The growth of expectations
Grade inflation is an undeniable phenomenon. With the 1987 grade allocation quotas being abolished, the sharp increase in students being awarded Bs and above was evident. Take the 17.7 per cnet increase in achievement of A or A* grades between 1982 and 2012.
Now with a grade system neither completely norm-referenced or criterion-referenced, it’s become commonplace to assume governments are inflating the number of higher grades achieved to counteract dumber and dumber students lumbering their way into Sixth Form. All in the name of international recognition and a Gold Star for their DIY unemployment solution.
But this washed-out manner of observing the statistics does not address the growth of university applications, and how this is tightening grade standards like an uncomfortable noose around the neck of students.
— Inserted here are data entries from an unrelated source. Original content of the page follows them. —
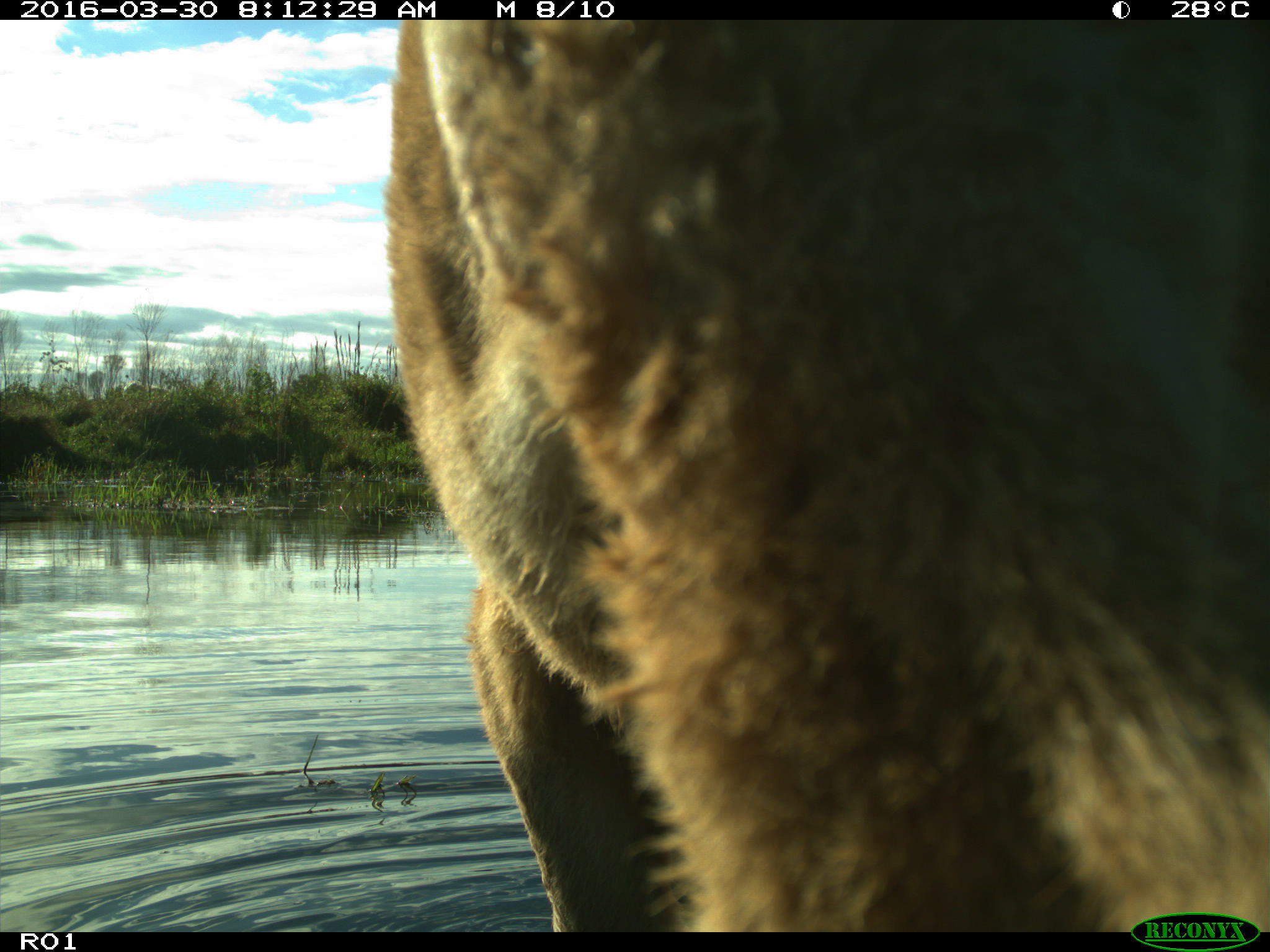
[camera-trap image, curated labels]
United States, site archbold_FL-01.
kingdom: Animalia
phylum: Chordata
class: Mammalia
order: Artiodactyla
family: Bovidae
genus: Bos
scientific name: Bos taurus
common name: domestic cow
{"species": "Bos taurus (domestic cow)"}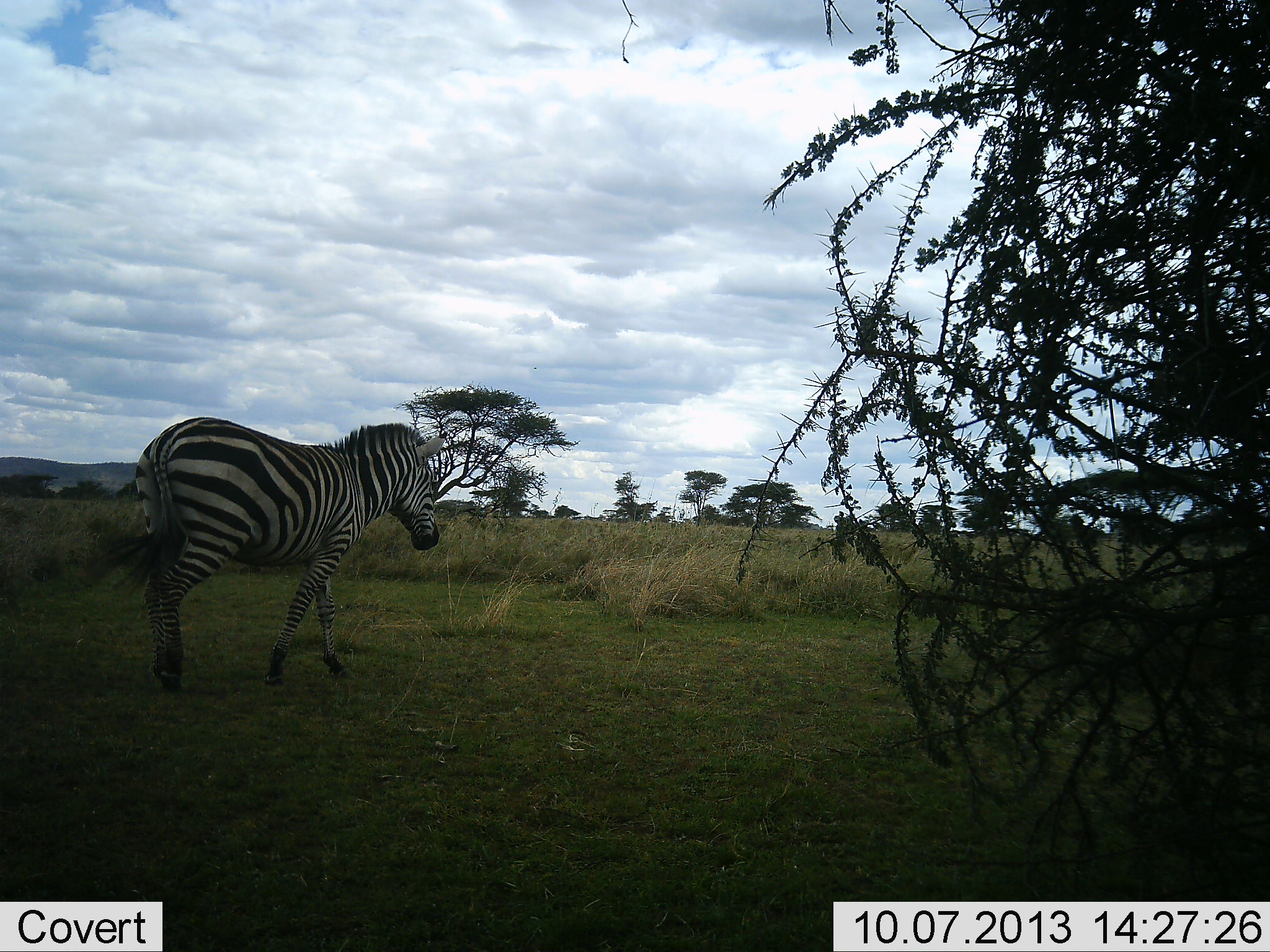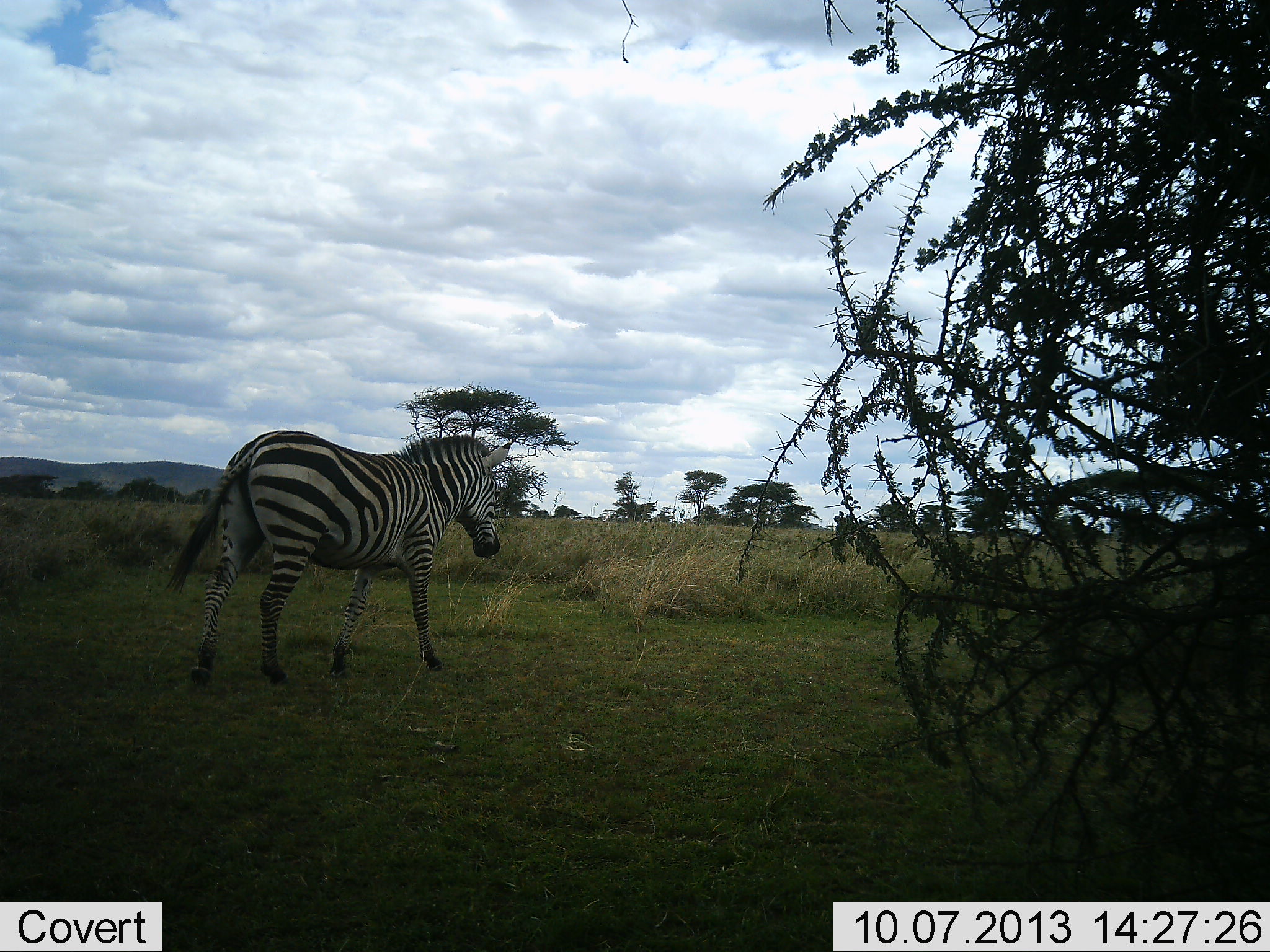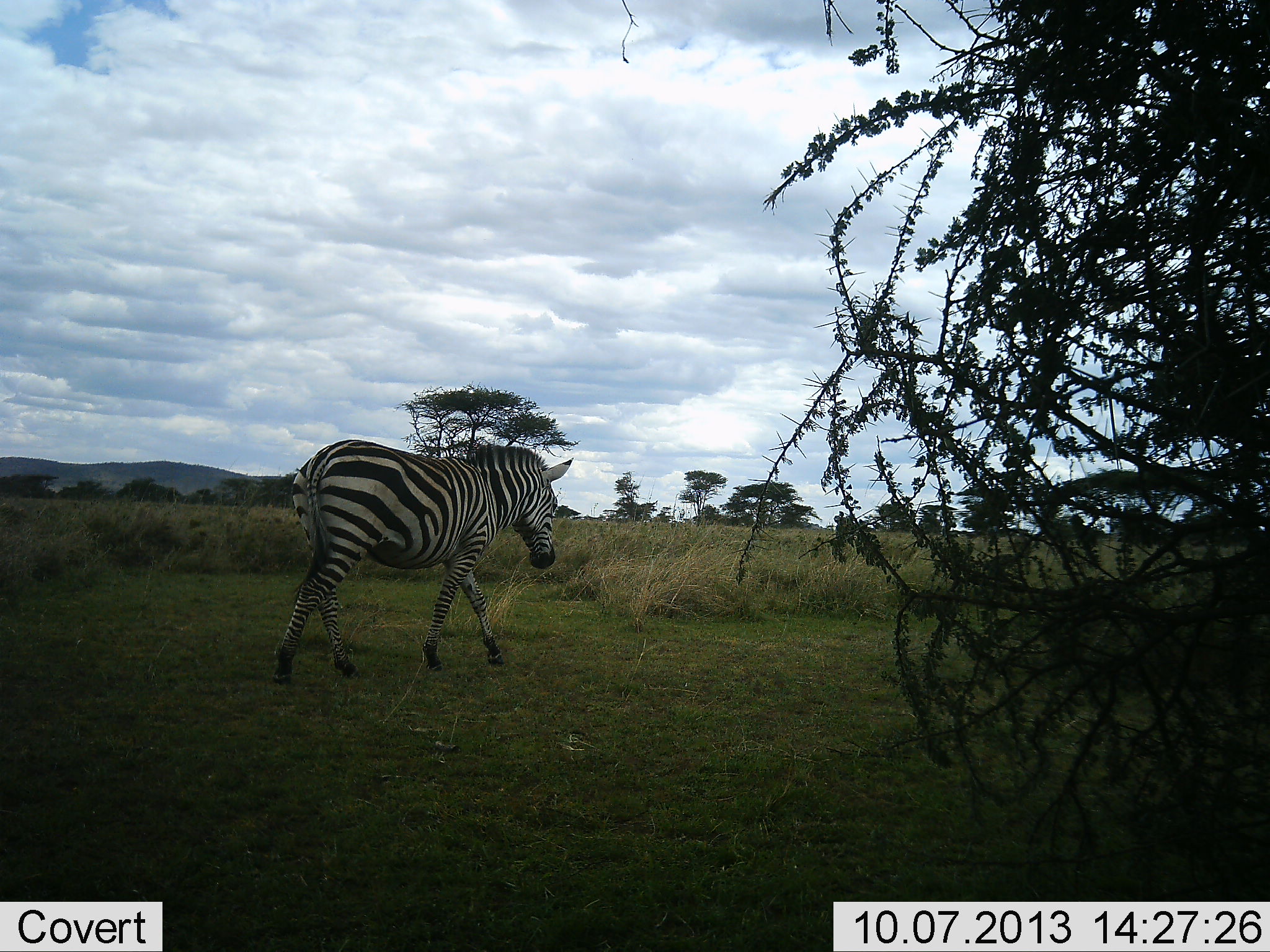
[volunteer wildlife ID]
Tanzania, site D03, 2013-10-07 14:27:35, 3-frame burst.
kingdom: Animalia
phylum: Chordata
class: Mammalia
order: Perissodactyla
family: Equidae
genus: Equus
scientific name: Equus quagga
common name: plains zebra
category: zebra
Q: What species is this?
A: Zebra (plains zebra) (Equus quagga).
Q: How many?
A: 1.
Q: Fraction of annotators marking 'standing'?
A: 7%.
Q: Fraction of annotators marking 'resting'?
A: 0%.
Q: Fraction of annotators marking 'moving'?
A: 93%.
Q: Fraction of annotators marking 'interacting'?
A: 0%.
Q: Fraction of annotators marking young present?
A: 0%.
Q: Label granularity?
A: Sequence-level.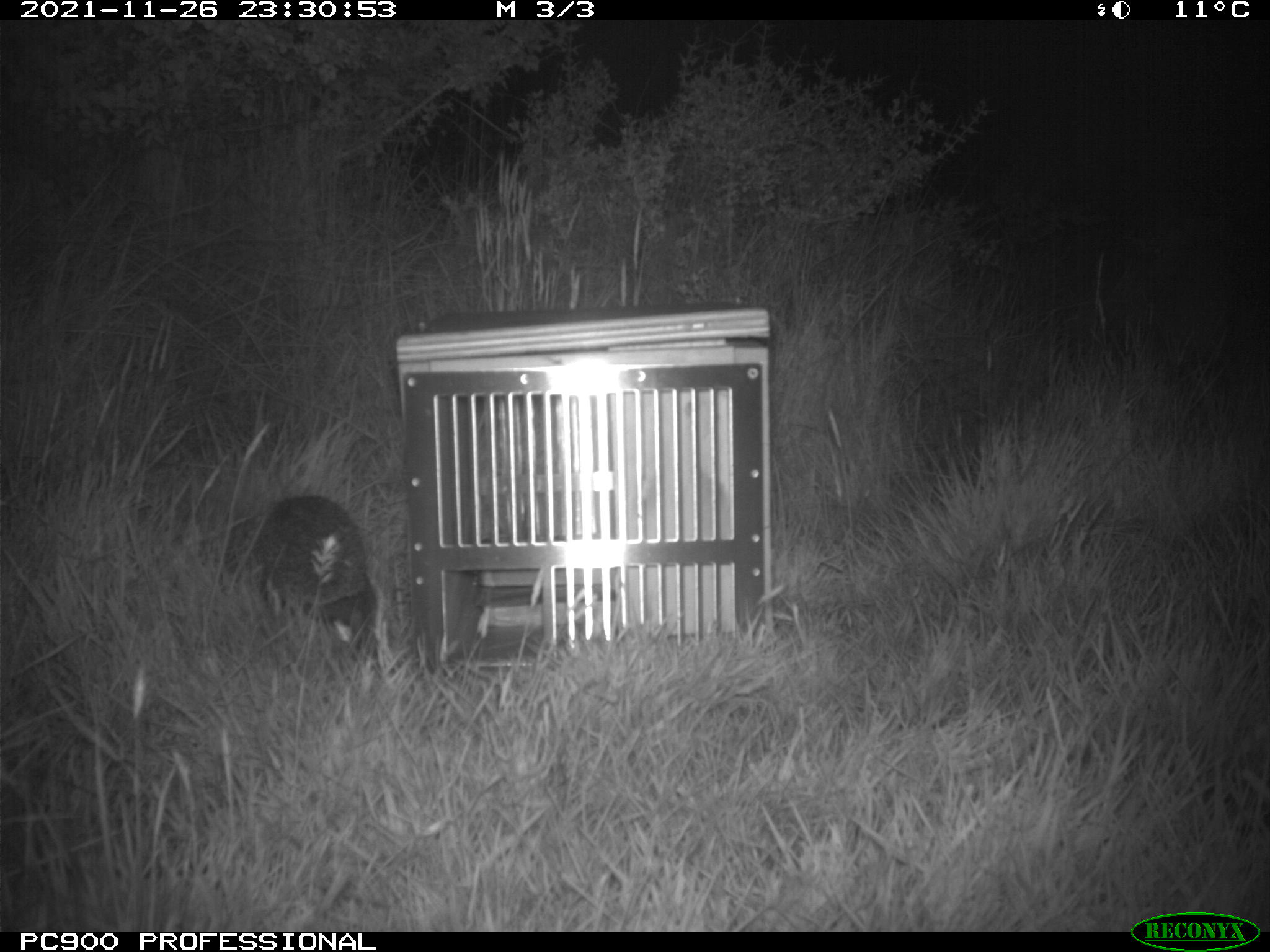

There has been a net increase of approximately 301,000 university applications between 1994 and 2019. That’s 301,000 excuses for universities to be pickier, and fall into the trap of creating excessive pressure on young people.
The increasing availability of knowledge and resources has opened the opportunity of higher education to minorities and lower-income households otherwise historically refused access to qualifications, paving the way for an economy of equality. But the cycle is vicious. Though more students can apply, top universities become stricter in their admissions, and suddenly the expectation is to score higher and higher.
More and more students can now march their way through A-Levels with confident stride. Pick up a sparkler and rejoice in that fact. Don’t use it as another way to berate the young for a system they do not control.
Education is one of the only things in the economy that trickles down successfully. You can see with the economic rise of South Korea and Japan — countries somewhat devoid of those tasty natural resources to fatten up their wallet — and how this boils down to a realisation that, ‘oh dear, maybe we should be helping our citizens develop mentally instead of stepping on them for outdoing us?’
As a country, our goal should be exactly that. We must reduce suffering and make things a little easier for the next in-line, even if that means admitting the upcoming generations might just outshine us.